3. Agora, entrando no capítulo 53, os vv. 1-11a descrevem de modo impressionante e comovente a dor do Servo. Logo de início, o v. 1 reconhece que foi o “Braço do Senhor” que agiu em toda esta dor e ignominia do Servo! Daí a tremenda admiração! Como é possível? Como Deus permitiu isto ao Seu Servo fiel? Como é possível que o Senhor permita deste modo o sofrimento, a humilhação, o abandono, a violência e a morte vergonhosa de Quem Lhe é fiel? Mais ainda: como é possível que o Senhor utilize tal caminho para o seu desígnio de salvação? Pensando bem, trata-se de questões que ainda hoje vêm ao nosso coração. Reze o Sl 10/9,22-39. Como é difícil enxergar a presença de Deus na dor! Como é penoso proclamar no sofrimento e na e humilhação que o Senhor Deus é presença de amor!

4. O cântico começa, então, a descrever os tremendos sofrimentos físicos e morais do Servo:

=> Ele era pequeno e frágil aos olhos do mundo, mergulhado numa existência precária e sofrida (cf. vv. 2-3);

=> Sua situação humilhante tinha um sentido reparador e vicário, ou seja, de representar, tomar o lugar: “Eram nossos sofrimentos que Ele levava sobre Si, nossas dores que Ele carregava” (v. 4). Esta afirmação é importantíssima: pela primeira vez nas Escrituras se afirma de modo explícito a ideia de um sofrimento tomado para salvar a outros! Leia atentamente os vv. 5-7.8c! Esta será uma chave essencial para os cristãos compreenderem o sentido do que aconteceu com Jesus nosso Senhor!

=> O v. 5 afirma claramente que o castigo do Servo nos traz o shalom de Deus, isto é, a amizade como Senhor, a comunhão com o Eterno, em uma palavra, a salvação! Com Suas dores, o Servo nos reconciliou com Deus!

=> No v. 6 afirma-se de modo impressionante que “o Senhor fez cair sobre Ele a iniquidade de todos nós!” Veja os vv. 4.6.10-12. Observe que estas ideias são exatamente as mesmas presentes no Novo Testamento ao descrever o sentido da Paixão do Senhor!

=> No v. 7 aparece, de modo comovente, a mansidão e paciência do Servo, comparado, agora, a um cordeiro pacífico. Aqui é necessário recordar que o cordeiro e a ovelha são animais típicos para os sacrifícios a Deus no Templo. O sofrimento do Servo é um sacrifício a Deus!
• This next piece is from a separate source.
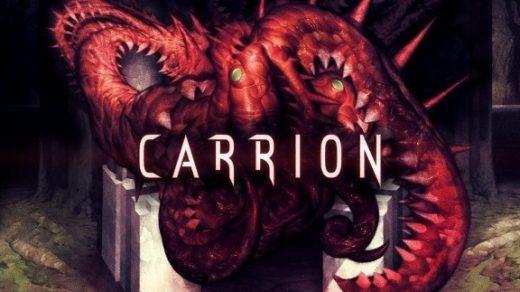 红怪 CARRION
Ainda neste versículo aparece a importante afirmação que o Servo entregou-Se livremente: “livremente humilhou-Se!” Leia Jo 10,17-18.

=> Vale a pena insistir na afirmação: “Ferido pela transgressão do Seu Povo!” (v. 8).

=> O v. 9 é impressionante: insiste na inocência radical do Servo e, ao mesmo tempo, na Sua solidariedade com os pecadores. Aqui aparecem os ímpios e os ricos, quase como sinônimos, enquanto tendem a ser descrentes, violentos, devassos, enganadores (cf. v 12). Leia 2Cor 5,21. Nesta solidariedade, assumindo os pecados do mundo, o Servo redime o mundo inteiro! (cf. ainda o v. 12)

5. Agora os vv. 10-12. Aqui aparece o triunfo final do Servo! Porque foi fiel ao Senhor Deus até a morte e para além da morte, o Eterno O glorificou e deu-Lhe uma posteridade! Vejamos:

=> Aparece claramente, com total transparência, a ideia do “sacrifício expiatório” (v. 10)! Nunca é demais repetir: esta ideia de alguém oferecer a vida para expiar os pecados de outros e, sobretudo, do Povo de Israel e até da humanidade, simplesmente não existia ideia no Antigo Testamento! É uma ideia central, vital, para o cristianismo!

=> Ainda no v. 10, duas ideias preciosas: (a) a oferta do Servo faz parte do misterioso desígnio do Senhor Deus! Leia Jo 3,16; Rm 8,31-34; 1Pd 2,21-25. (b) para além da entrega até a morte, o Servo terá uma descendência, uma multidão ser-lhe-á dada como herança e plenitude!

=> Finalmente, o triunfo, nos vv. 11-12: depois do fatigoso trabalho do sofrimento até a escura morte, o gozo pleno e farto da luz; depois do conhecimento de Deus, isto é, do reconhecimento do senhorio do Altíssimo, o fruto de ter salvo, justificado uma multidão! Outra ideia maravilhosa: o um que salva os muitos!

=> Por último, o Servo torna-Se o eterno intercessor, mais que Moisés, que Samuel, que Jeremias, os grandes intercessores de Israel! Pois somente o Servo entregou a própria vida numa doação total: “Tendo amado os Seus que estavam no mundo, amou-os até o fim” (Jo 13,1).

6. Para rezar, nada melhor que reler todo este canto com o conselho do Autor da Epístola aos Hebreus no coração: “Assim, meus santos irmãos e companheiros da vocação celeste, considerai atentamente Jesus, o Apóstolo e Sumo Sacerdote da nossa profissão de fé!” (3,1).